◆ Activity list:
• 1. In the health care article, what does the writer call the bigger argument for consumerism in health care?
• 2. Write out the part of the health care article that opens with the words containing "The logic behind" and closes with "to stay healthy.".
• 3. Continue the health care article from the point where it stops.

◆ Extracted text:
* * *

From the May 2007 issue of Benefits Selling Magazine • Subscribe!

"What if" can pave way for "what's next"

We've heard it a million times. There's no one-size-fits-all solution to America's health care crisis. HSAs and other consumer-directed solutions are a good start, but they're not the magic bullet.

The logic behind consumer-directed health plans, of course, is that they would force members to begin acting more like health care consumers by giving them some "skin in the game." If people start thinking before running to the doctor or asking for the latest, greatest and, not coincidentally, most expensive drug, maybe we'll see utilization decrease a little. And maybe, just maybe, people will try a little harder to stay healthy.

These are well-intentioned, intuitively appealing goals. Unfortunately, for many people, this is where the argument for consumerism in health care ends. But I believe that if we focus solely on the potential behavior change, we're missing the bigger argument for consumerism in health care -- the "what if" factor.

* * *

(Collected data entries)
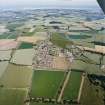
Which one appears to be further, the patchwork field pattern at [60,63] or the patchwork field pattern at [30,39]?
the patchwork field pattern at [30,39]

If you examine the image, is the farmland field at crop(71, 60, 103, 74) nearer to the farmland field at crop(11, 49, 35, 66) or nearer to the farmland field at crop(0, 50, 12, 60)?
the farmland field at crop(11, 49, 35, 66)

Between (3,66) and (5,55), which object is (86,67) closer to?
(3,66)

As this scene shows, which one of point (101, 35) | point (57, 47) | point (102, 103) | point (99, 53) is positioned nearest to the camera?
point (102, 103)

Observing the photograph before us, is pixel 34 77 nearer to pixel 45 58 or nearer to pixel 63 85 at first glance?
pixel 63 85

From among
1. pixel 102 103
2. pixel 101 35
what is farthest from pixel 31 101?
pixel 101 35

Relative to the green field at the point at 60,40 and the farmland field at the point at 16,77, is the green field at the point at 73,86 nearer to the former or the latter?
the farmland field at the point at 16,77

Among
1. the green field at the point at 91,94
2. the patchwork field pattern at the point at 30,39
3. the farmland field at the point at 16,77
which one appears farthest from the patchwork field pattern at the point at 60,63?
the patchwork field pattern at the point at 30,39

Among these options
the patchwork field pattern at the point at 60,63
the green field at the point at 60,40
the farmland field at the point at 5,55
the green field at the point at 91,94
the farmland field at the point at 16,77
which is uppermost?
the green field at the point at 91,94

* * *

◆ Expected outputs:
• 1. The "what if" factor.

• 2.
The logic behind consumer-directed health plans, of course, is that they would force members to begin acting more like health care consumers by giving them some "skin in the game." If people start thinking before running to the doctor or asking for the latest, greatest and, not coincidentally, most expensive drug, maybe we'll see utilization decrease a little. And maybe, just maybe, people will try a little harder to stay healthy.

• 3.
They say necessity is the mother of invention, and when we take away co-pays for routine services such as doctor visits and prescriptions, we create a financial dilemma -- a need -- for the consumer. This is a need the free market can and will solve.

Why do I believe that? Because that's what happens in every other area of the economy. America is the most innovative country on the planet. We find a way to fix things that aren't even broken. If there's a better, faster, more efficient, less expensive way to deliver the same product or service, often while improving the quality, we figure out how to do it.

Last month, I said that health care isn't expensive because of health insurance; health insurance is expensive because health care is expensive. This is only partially true.

Health care is expensive, and we can't expect insurance companies to change this. But the current third-party payment system for less expensive items such as doctor visits and prescription drugs is, in fact, part of the problem. It shields consumers from the cost of care, artificially inflates prices, encourages over-utilization, and stifles innovation. Take away the co-pays, and you create a problem for the consumer, a problem that an enterprising, money-motivated individual will find a solution for. How? By asking what if.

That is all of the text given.